人前でも食事のマナーに手厳しい母親

イタリアのSavonaという所から来られた良家のお嬢さんと、フランスの学校で下宿が一緒のご縁で、イースターの休みにその実家に遊びに行ったときの話である。

父親はサッカー好きの医者、お兄さんも英国で勉強した医者、弟さんは高校生で、皆同席で母親の手料理をごちそうになった。

母親の隣に弟さんが座り、私は真向かいに座ってごちそうを頂いていると、突然、母親が彼の肘を思いっきり払いのけた。私は何が起こったのか想像はついたが、黙って成り行きを見ていると、母親が「ごめんなさいね、しつけが悪くて。『テーブルに肘をつくなんて恥ずかしい』といつもやかましく言っているのですが」という話をされた。
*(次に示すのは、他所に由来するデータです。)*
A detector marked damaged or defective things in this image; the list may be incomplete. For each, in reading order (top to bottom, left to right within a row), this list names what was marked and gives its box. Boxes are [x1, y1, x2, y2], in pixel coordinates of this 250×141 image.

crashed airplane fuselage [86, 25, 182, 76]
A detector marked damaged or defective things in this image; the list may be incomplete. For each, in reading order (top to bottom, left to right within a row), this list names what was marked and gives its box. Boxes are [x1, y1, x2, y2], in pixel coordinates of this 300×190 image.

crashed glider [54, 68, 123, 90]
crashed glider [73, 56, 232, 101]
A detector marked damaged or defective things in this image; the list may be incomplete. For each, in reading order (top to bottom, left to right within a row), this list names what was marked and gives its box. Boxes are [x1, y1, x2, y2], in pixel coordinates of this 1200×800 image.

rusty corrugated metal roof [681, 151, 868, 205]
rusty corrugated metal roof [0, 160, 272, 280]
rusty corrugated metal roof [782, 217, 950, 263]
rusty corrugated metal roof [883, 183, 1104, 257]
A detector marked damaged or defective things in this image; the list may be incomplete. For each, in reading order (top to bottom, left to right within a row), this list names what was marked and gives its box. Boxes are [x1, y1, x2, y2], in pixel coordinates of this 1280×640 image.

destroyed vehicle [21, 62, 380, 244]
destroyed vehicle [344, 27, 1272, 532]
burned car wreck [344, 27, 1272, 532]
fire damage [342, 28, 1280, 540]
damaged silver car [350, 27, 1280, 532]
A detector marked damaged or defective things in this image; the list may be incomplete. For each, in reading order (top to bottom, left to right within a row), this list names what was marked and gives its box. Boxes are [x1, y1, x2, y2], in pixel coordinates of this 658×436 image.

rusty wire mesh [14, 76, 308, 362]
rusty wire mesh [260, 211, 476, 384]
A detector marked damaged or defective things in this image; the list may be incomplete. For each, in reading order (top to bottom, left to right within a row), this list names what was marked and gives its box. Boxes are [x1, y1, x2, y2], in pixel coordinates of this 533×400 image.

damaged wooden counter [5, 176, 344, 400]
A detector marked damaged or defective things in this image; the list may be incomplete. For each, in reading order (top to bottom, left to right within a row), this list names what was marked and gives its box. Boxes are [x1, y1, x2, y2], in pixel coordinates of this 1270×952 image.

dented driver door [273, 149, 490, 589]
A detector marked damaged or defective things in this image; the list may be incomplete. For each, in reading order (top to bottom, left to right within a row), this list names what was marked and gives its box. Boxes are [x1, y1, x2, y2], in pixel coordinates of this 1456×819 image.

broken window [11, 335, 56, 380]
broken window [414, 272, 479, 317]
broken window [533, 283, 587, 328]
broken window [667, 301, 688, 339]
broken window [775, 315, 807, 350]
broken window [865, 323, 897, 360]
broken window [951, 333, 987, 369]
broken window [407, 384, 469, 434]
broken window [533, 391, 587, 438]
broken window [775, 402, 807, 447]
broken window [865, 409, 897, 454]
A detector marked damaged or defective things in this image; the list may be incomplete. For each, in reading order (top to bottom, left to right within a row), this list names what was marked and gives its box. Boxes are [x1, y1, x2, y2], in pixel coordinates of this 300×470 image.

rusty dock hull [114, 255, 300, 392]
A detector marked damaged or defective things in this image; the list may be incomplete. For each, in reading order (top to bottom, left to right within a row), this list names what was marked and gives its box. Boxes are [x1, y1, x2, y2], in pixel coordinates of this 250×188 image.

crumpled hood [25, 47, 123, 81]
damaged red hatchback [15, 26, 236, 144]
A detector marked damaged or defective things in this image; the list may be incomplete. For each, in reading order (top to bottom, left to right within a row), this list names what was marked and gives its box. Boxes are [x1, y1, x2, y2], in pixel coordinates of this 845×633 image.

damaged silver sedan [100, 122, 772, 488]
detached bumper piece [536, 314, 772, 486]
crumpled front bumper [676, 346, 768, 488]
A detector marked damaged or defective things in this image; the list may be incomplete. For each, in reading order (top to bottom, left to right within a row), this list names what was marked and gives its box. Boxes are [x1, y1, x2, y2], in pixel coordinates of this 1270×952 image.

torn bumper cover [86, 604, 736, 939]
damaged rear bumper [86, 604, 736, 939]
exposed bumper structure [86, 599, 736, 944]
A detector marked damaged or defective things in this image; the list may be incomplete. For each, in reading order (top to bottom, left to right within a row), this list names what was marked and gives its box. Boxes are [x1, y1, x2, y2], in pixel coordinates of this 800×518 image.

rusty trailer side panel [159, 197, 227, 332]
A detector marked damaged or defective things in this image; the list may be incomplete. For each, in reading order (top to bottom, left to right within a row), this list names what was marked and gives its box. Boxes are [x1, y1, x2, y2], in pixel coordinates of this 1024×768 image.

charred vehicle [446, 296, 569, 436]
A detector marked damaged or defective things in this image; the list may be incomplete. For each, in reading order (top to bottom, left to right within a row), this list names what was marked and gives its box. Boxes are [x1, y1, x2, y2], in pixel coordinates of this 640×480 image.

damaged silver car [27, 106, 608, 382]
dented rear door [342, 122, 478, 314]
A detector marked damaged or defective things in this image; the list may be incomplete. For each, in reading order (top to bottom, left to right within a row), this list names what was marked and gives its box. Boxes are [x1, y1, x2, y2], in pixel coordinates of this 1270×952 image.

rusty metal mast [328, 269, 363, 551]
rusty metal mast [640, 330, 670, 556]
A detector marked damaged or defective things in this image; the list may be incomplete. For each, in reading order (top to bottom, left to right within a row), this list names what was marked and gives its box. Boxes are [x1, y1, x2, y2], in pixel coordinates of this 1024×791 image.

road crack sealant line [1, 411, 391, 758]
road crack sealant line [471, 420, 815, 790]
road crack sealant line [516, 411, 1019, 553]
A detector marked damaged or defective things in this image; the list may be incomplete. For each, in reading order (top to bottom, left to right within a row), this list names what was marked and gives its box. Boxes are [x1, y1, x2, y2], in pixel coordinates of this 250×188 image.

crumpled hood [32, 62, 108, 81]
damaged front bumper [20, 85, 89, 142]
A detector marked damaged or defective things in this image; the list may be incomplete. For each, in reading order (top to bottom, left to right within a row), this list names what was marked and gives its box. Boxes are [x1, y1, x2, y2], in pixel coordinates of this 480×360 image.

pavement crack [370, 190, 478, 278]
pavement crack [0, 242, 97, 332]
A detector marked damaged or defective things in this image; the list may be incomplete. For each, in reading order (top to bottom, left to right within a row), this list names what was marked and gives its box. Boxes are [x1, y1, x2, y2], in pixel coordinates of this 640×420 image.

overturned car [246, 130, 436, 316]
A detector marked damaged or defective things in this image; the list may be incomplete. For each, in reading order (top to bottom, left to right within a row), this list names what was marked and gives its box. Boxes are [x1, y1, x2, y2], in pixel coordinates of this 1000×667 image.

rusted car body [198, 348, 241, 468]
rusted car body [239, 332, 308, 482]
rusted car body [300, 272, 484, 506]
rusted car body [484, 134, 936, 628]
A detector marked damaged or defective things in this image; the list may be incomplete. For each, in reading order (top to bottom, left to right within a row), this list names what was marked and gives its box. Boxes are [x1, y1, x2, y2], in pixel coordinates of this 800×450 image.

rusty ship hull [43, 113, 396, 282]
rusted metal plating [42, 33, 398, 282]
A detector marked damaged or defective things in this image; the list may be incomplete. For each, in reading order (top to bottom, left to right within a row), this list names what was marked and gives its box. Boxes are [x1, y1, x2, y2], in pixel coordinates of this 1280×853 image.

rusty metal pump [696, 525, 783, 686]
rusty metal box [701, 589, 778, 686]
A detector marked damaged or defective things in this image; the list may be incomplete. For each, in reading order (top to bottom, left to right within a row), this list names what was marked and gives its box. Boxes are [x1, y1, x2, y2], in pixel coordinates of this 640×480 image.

私は、例え客の前でもきちんとしかる時にはしかるというその母親の態度に感心して、「日本でも最近は食事のマナーが悪く、私なんかも年中しかられています」と話すと、「しつけは若いうちにやらないと駄目なのです。うちのお父さんなんか、恥ずかしくて一緒に外食なんかできません」とおっしゃった。

これは日本もイタリアも同じだが、最近の日本で、自宅で食事をするときに自分の息子にやかましくマナーを注意する母親がどのくらいいるのか。こんな何でもない風景が、日本の食卓からもだんだん消えていくのだろう。